Routing work to the right model

The first version of the agentic fixer-bot sent everything to a mid-tier model. It worked. It was also expensive in a way that didn't scale: a one-line label fix costs the same as an architectural refactor if you don't think about routing.

The second version classified first.

Issue routing diagram: tier classification decision tree (Simple/Medium/Complex) and DAG parallel execution example — Left: the three-tier classification tree with model selection. Right: DAG parallel execution. Wall time is the longest branch, not the sum.

Three tiers of work

Every GitHub issue that arrives gets classified by estimated execution time before anything else happens. The classification drives everything downstream: which runtime, which model, which execution strategy.
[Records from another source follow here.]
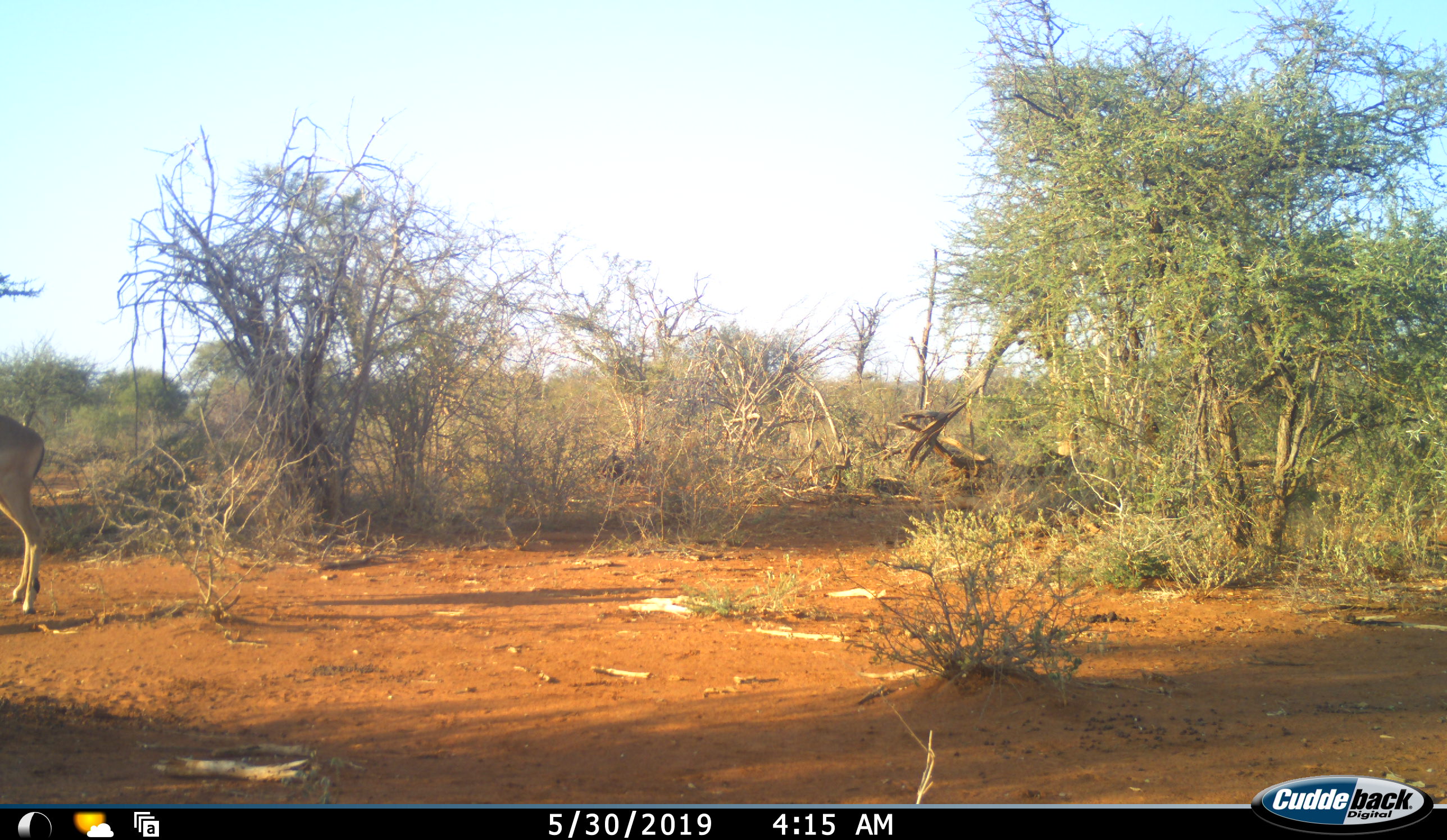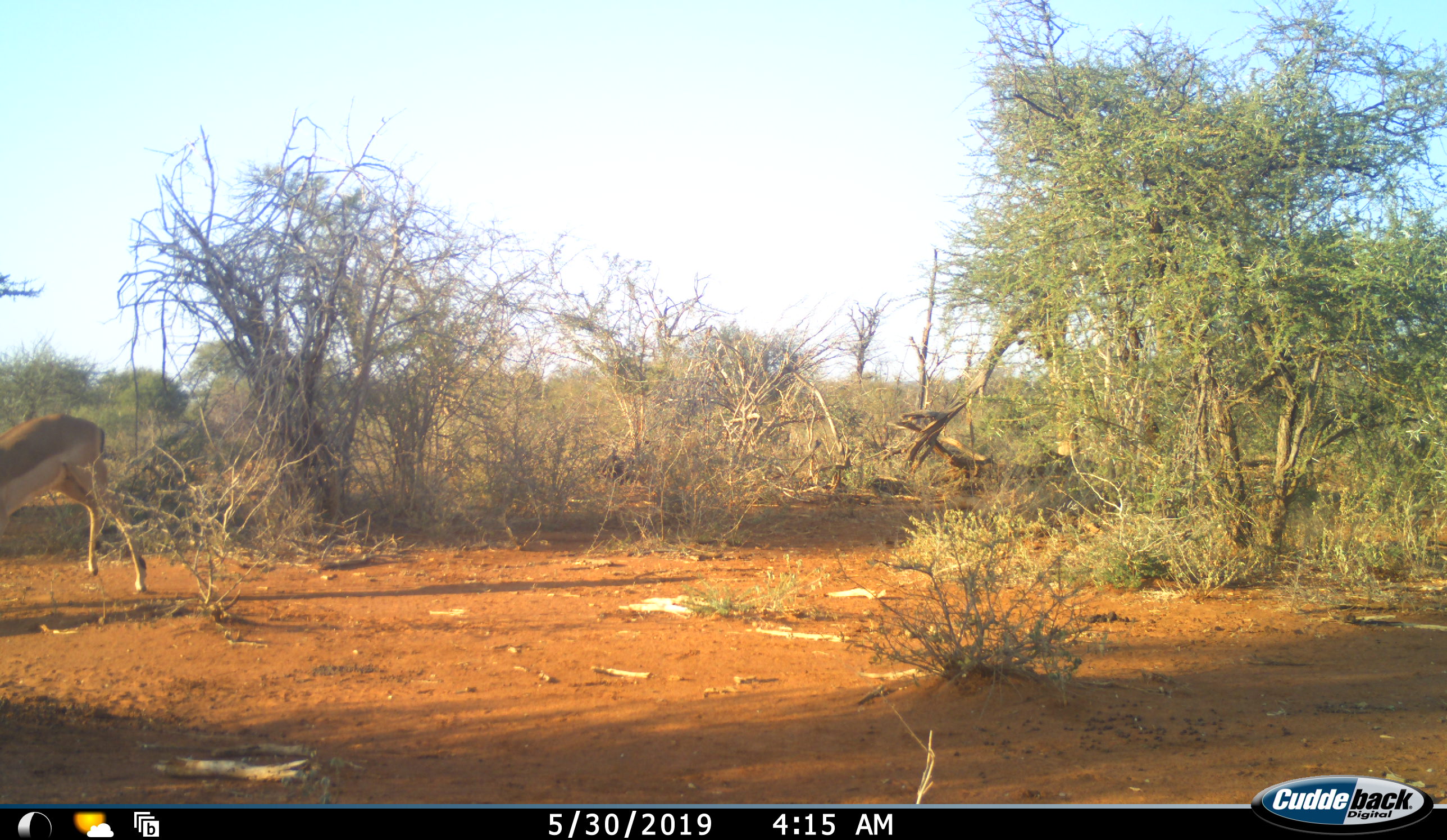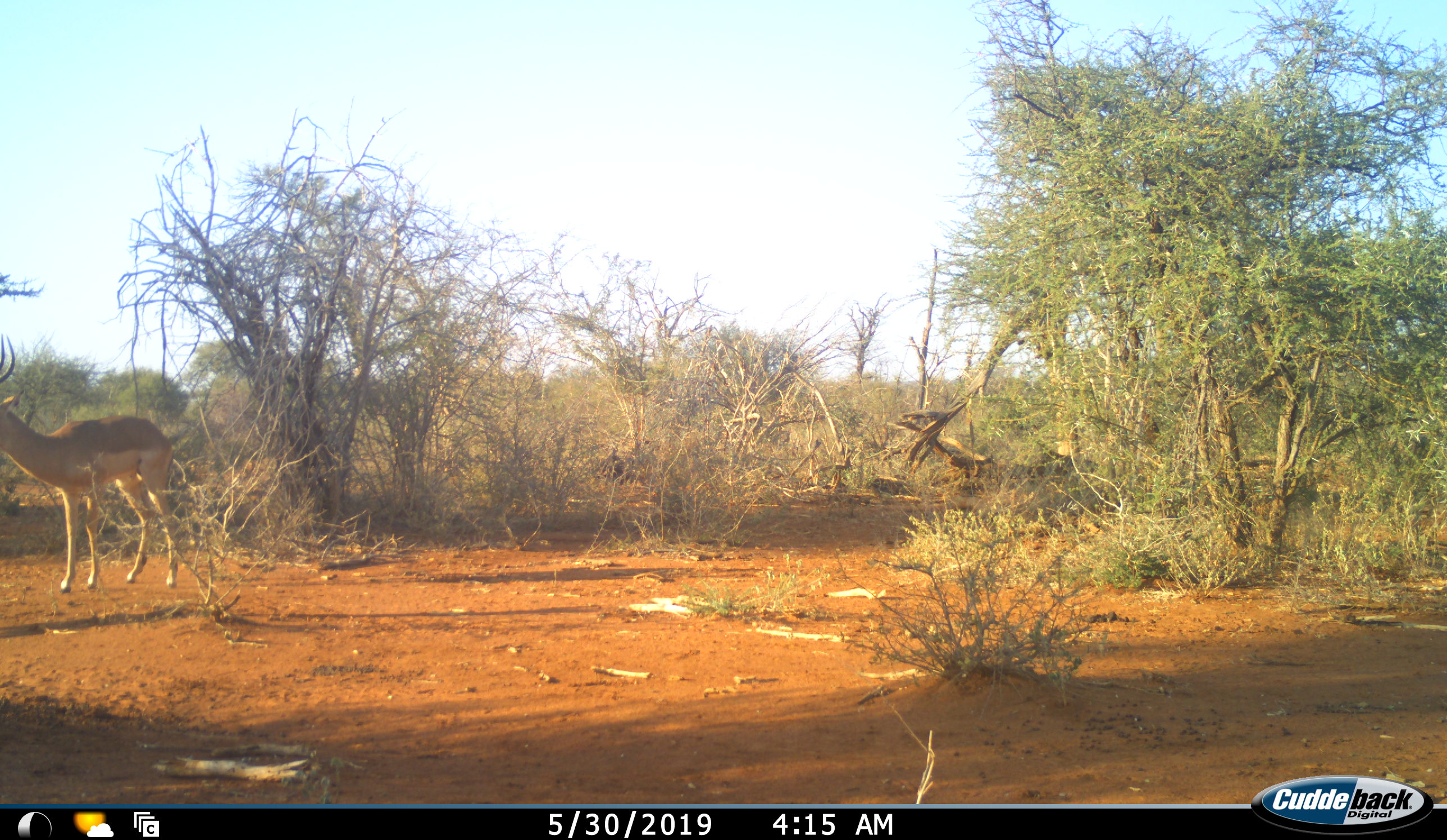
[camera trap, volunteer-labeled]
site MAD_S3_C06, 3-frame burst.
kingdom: Animalia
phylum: Chordata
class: Mammalia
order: Artiodactyla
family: Bovidae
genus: Aepyceros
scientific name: Aepyceros melampus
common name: impala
Impala (Aepyceros melampus), count 1. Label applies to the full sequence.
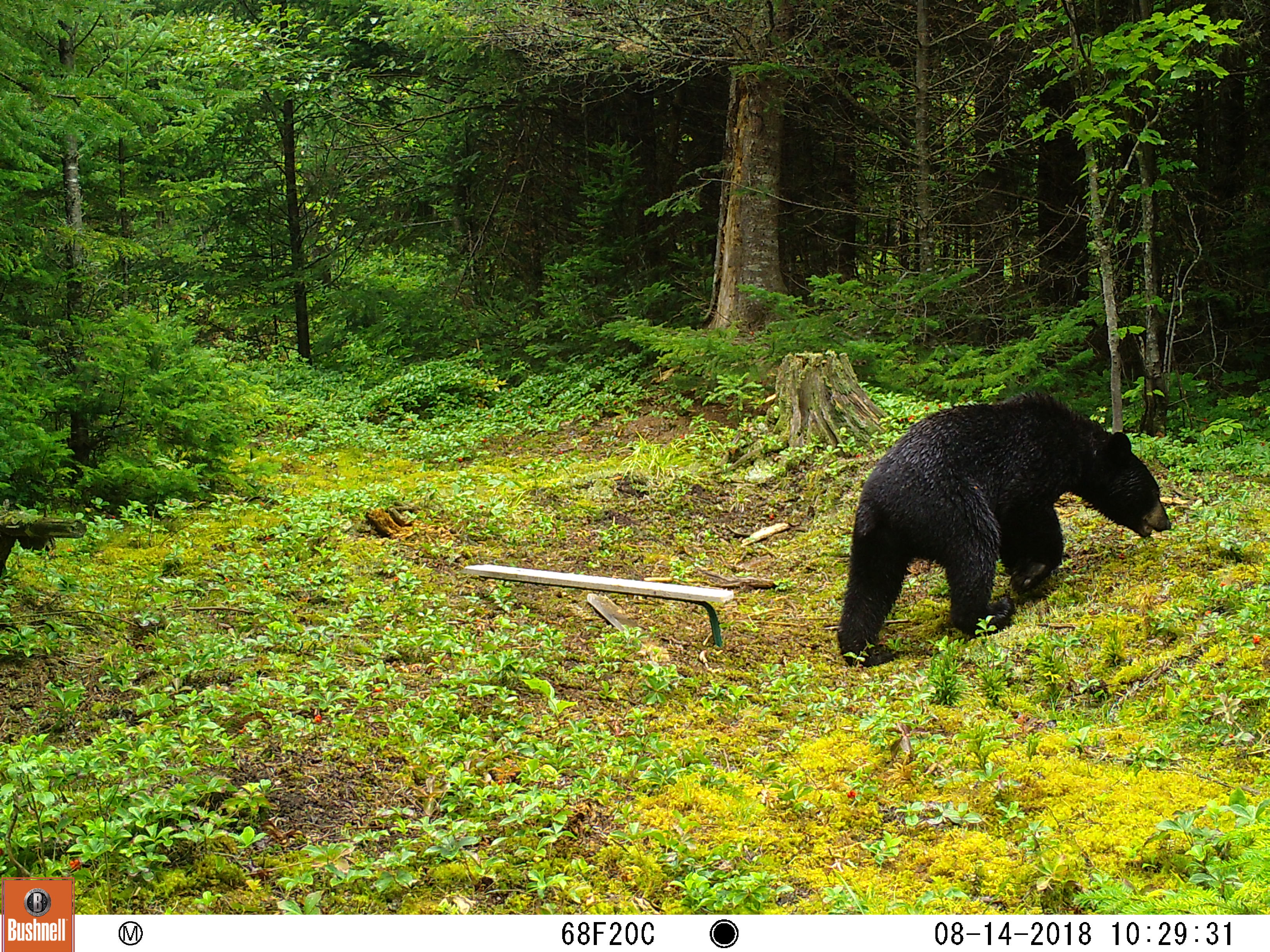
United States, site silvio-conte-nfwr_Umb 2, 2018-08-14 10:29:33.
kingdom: Animalia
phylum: Chordata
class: Mammalia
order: Carnivora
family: Ursidae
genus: Ursus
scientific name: Ursus americanus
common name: black bear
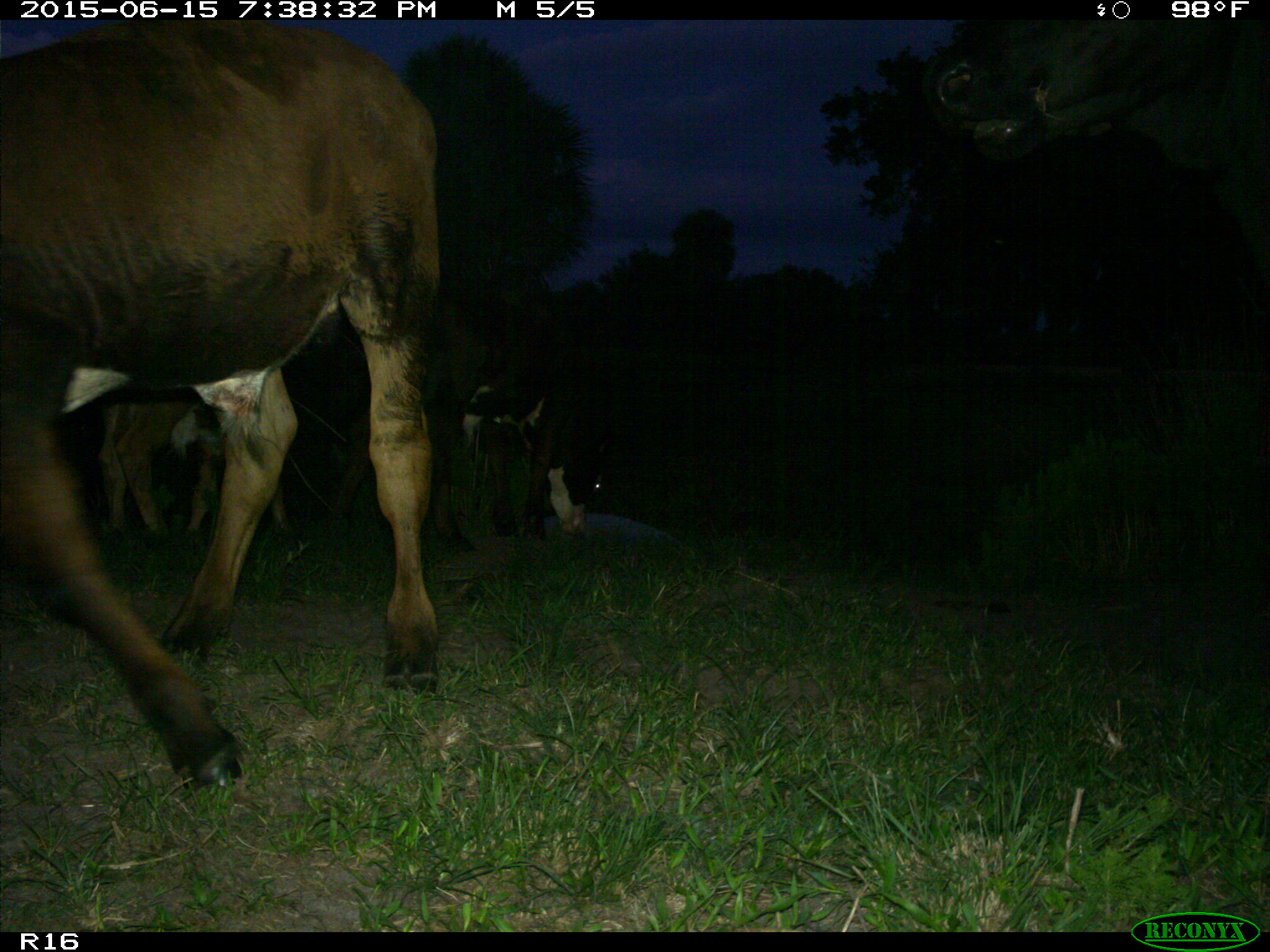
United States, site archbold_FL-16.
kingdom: Animalia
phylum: Chordata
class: Mammalia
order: Artiodactyla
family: Bovidae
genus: Bos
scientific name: Bos taurus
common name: domestic cow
Tier	Estimated time	Runtime	Model
Simple	< 5 minutes	Lambda (direct)	Small model
Medium	5 – 15 minutes	Step Functions	Small + mid-tier model
Complex	> 15 minutes	SQS → Worker	Mid-tier model

Simple issues run entirely inside Lambda. No queue, no state machine, no extra infrastructure. If it's a one-line fix or a documentation update, direct Lambda execution is faster and cheaper than standing up an orchestration layer around it.

Medium issues need multi-step orchestration without hitting Lambda's 15-minute timeout. Step Functions handles the state transitions (spec generation, task execution, PR creation) as discrete steps with retry logic at each stage.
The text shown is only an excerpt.